Saying that he was blackened after being placed in his patrol car and woke up at Ellis Hospital, Gaindarpersaud said, “I couldn’t do anything.

For activists, the images also served as evidence that these practices could not occur at ground level, while the department promised to respond to community concerns.

Clifford said the officer carrying Gaindarpersaud had warned the medics. Clifford argued that Gaindarpersaud lost consciousness both at the scene and during the transition to the police station. He said that Gaindarpersaud tried to get free after reaching the police car, where he walked on his own.
“When he arrived at the police headquarters, Mr. Gaindarpersaud was conscious and was immediately evaluated by Schenectady Firefighters and transferred to Ellis Hospital for treatment,” said Clifford.
All of us, organizer Jamaica Miles, asked the department’s attention to minority suspects, asking for help behind a police cruiser before being defeated by the heart attack in 2017, referring to Andrew Kearse’s death.
The officer eventually got rid of abuse by a large jury, while the city filed a $ 1.3 million case with his widow last August.
The city did not use force on May 27, two days after Floyd’s death.
The policy includes more than a dozen factors, including the severity of the suspect crime when applying force, the proximity of weapons, the “degree of effective limitation of the individual”, and the “no longer seem reasonable” behavior of the suspect to create a near-threatening officer. ”

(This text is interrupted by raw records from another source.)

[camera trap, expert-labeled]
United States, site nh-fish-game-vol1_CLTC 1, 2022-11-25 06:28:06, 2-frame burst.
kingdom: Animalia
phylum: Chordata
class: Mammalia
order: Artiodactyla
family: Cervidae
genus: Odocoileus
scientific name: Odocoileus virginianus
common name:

According to the city police, Gaindarpersaud “pulled” during the first interrogation of the officer and fled to his backyard.

About the author

Daniel Chapman

Originally from the U.K., Darryl Hinton is a journalist and web content specialist who now lives and writes in Trending Topics of the United States, United Kingdom, and Australia. Chapman’s work has appeared in a wide range of publications in print and online, including The Guardian, The Daily Beast, Pacific Standard magazine, The Independent, McSweeney’s Internet Tendency, and many other outlets.